Chilean President Michelle Bachelet is leaving behind an environmental legacy, as her last day in the President’s Office approaches in March. Her presence will endlessly be preserved through the country’s remarkable landscapes.
In a revolutionary move, the President established 5 National Parks spanning over 10 million Acres, on Monday – a territory almost as big as Switzerland.
“This is not just an unprecedented act of preservation. It is an invitation to imagine other forms to use our land. To use natural resources in a way that does not destroy them. To have sustainable development – the only profitable economic development in the long term.”, Michelle said during a press event.
It is the most recent effort by the President to conserve the Environment on such a large-scale. She has become a staunch advocate for implementing policies that help in reducing the rate of climate change and environmental degradation. In 2015, Bachelet established 2 Marine sanctuaries covering 350,000 square miles, which was doubled last month.
Philanthropy by “The North Face” & “Patagonia”
In 2017, around 1 million acres were gifted to Chile from Tompkins Conservation, an environmental organization founded by the US philanthropists Doug Tompkins (Founder of outdoor clothing brand The North Face) and his wife Kristine McDivitt Tompkins, the former CEO of outdoor clothing brand Patagonia.
The ecologically driven couple had acquired land throughout Chile for decades, eventually converting it to parks. Over the years, they worked on afforestation here, by restoring parts that had been degraded due to industrial practices.
Doug Tompkins died in 2015, and his wife McDivitt viewed the gift to Chile as a culminating milestone in their efforts. “I am proud of my husband Doug and his vision which continues to guide us, in addition to our entire team, for completing these two national parks and the broader network, a major milestone of our first 25 years of work,” she said in a press release.
Tompkins Conservation has also gifted huge chunks of land to Argentina, thus prompting the development of an Argentinian National Park spanning 1.5 million acres. “While we will continue to help promote and safeguard these parks, we are beginning to turn our attention to more new conservation and rewilding projects in Chile and Argentina as we work to save and restore big, wild and connected ecosystems,” said McDivitt Tompkins.
Farmers, ranchers and members of the farmed fish industry have opposed these efforts and argue that it deprives them of land and water sources for economic opportunity.
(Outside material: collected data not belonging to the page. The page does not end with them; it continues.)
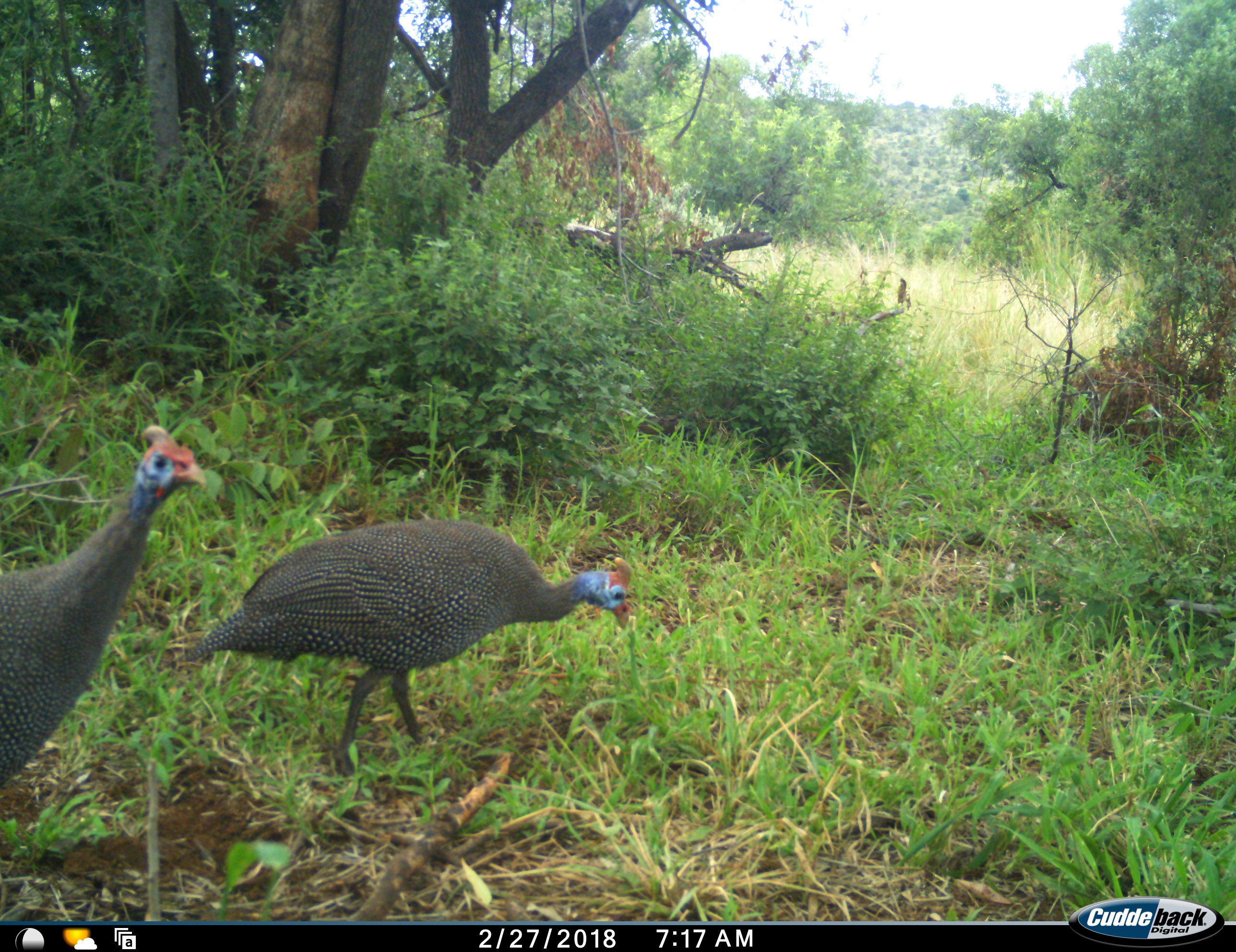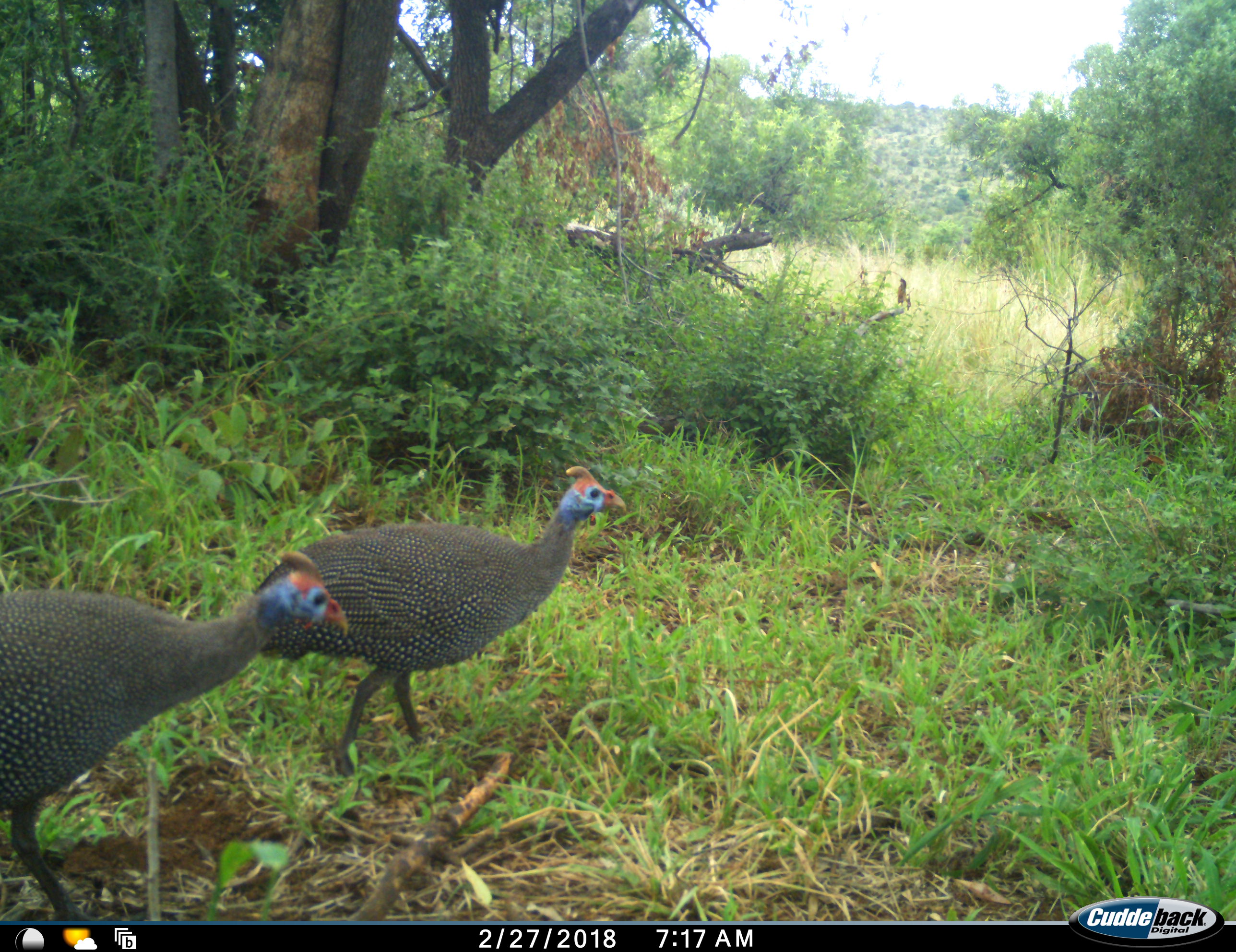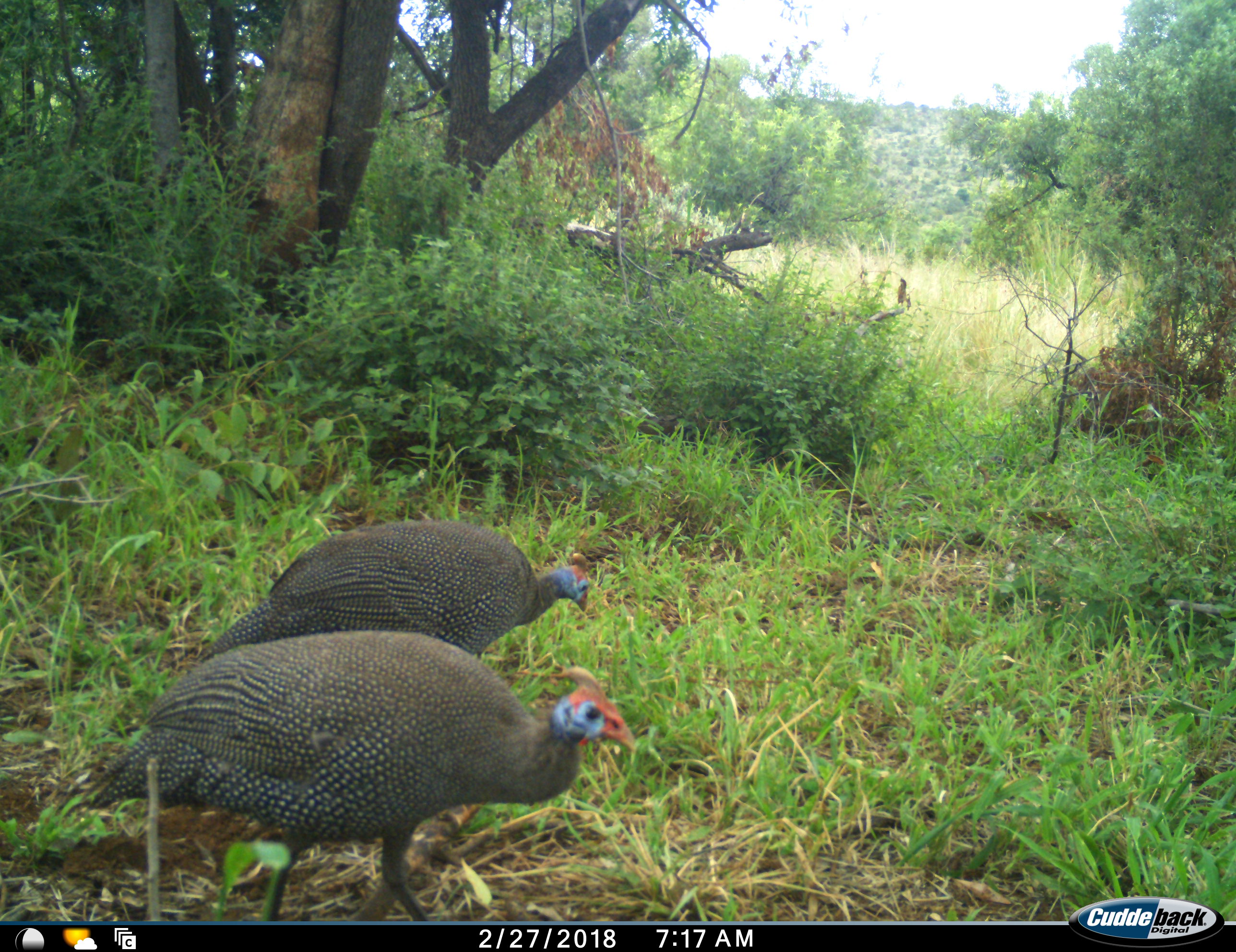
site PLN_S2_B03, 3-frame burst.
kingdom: Animalia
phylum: Chordata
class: Aves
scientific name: Aves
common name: bird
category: birdother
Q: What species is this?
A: Birdother (bird) (Aves).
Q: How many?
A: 2.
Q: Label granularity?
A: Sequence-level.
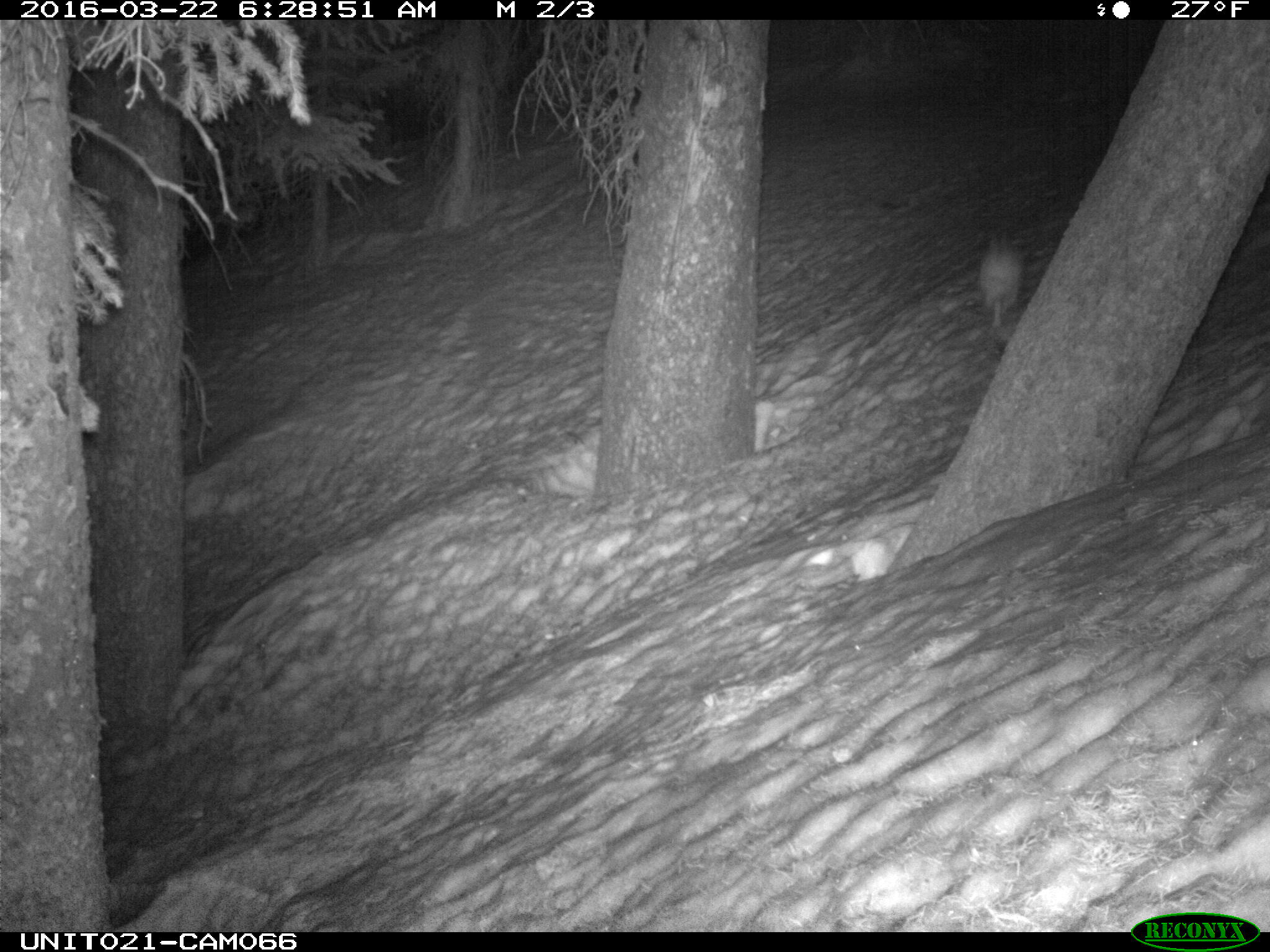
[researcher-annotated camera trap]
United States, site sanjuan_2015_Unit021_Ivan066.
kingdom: Animalia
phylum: Chordata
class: Mammalia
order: Lagomorpha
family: Leporidae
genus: Lepus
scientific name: Lepus americanus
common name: snowshoe hare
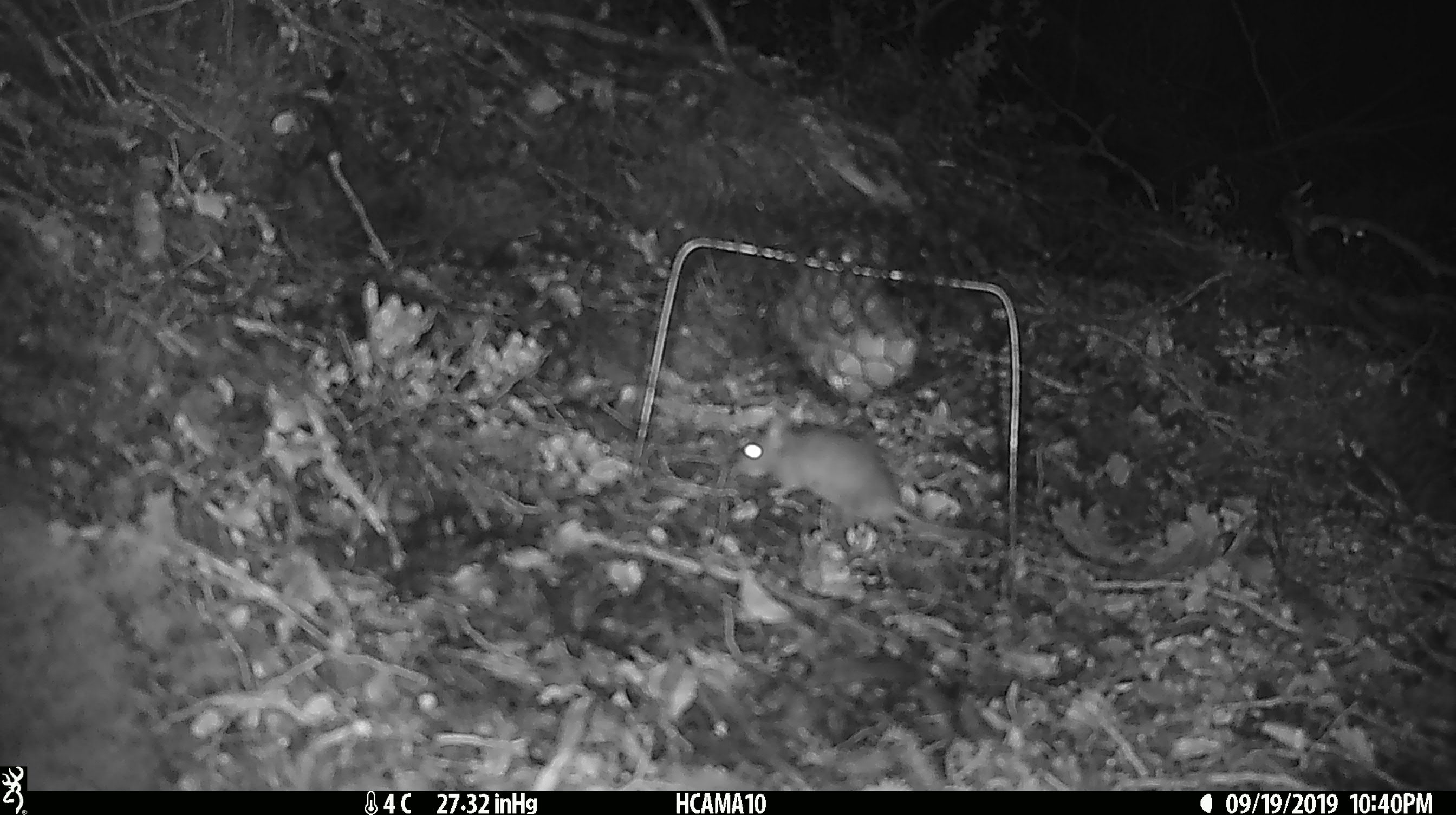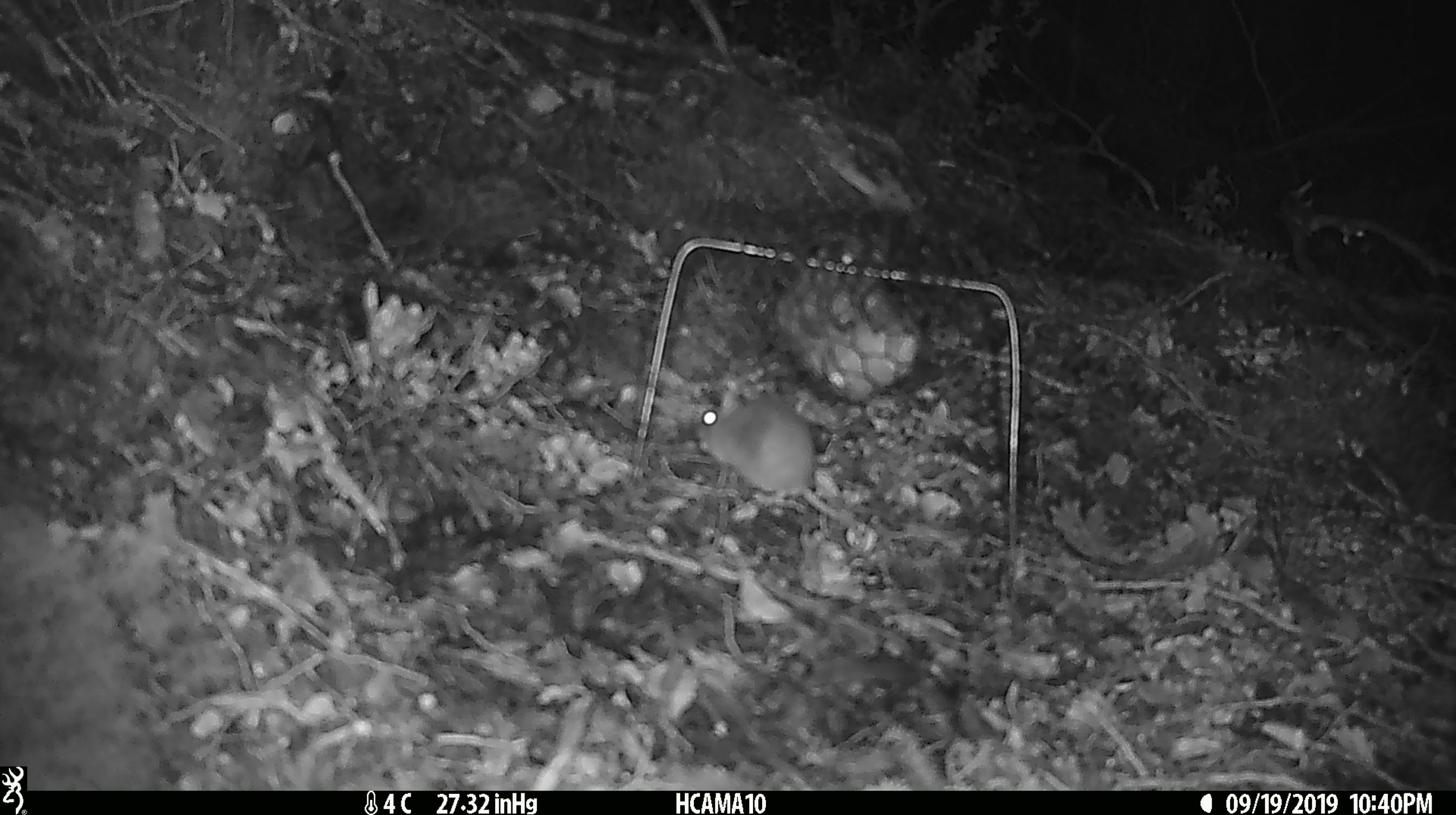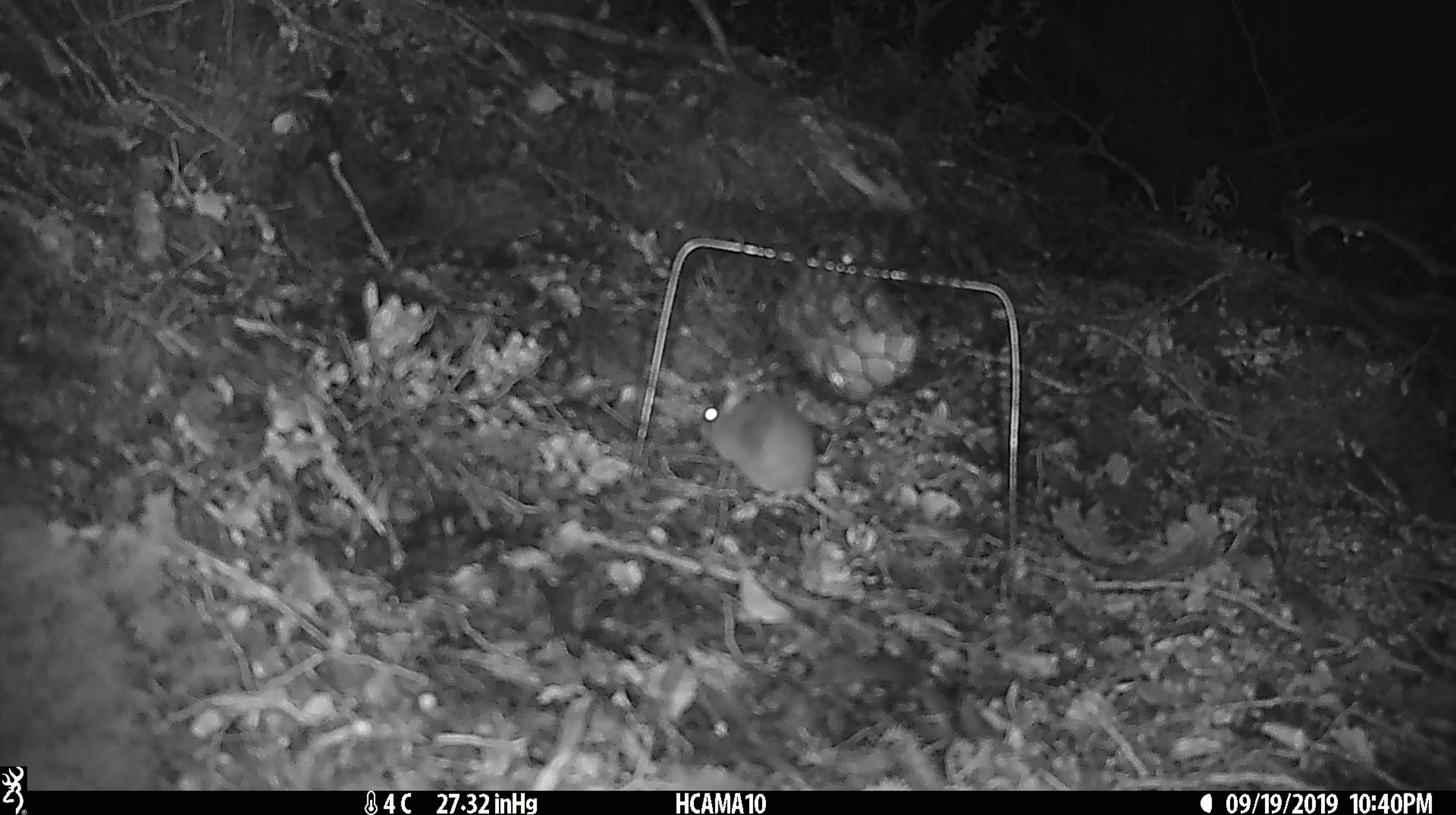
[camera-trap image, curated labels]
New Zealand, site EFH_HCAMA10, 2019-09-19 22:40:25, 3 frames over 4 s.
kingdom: Animalia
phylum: Chordata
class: Mammalia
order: Rodentia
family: Muridae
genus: Mus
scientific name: Mus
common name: mouse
Mouse (Mus).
Environmental advocates on the other hand, argue that the protected landscapes open up opportunities for tourism. Moreover, Chile has been involved in establishing “environmentally destructive industries” in the past, so these parks could mark a shift in policy that promotes afforestation at a time when millions of acres of forests are being lost every year globally.
Conserved landscapes aid in improving air and water quality for local communities, protect ecological species, and create buffers against climate change and extreme weather. Also, the public-private nature of the parks represents a model that has the potential to kickstart efficient environment conservation practices around the world.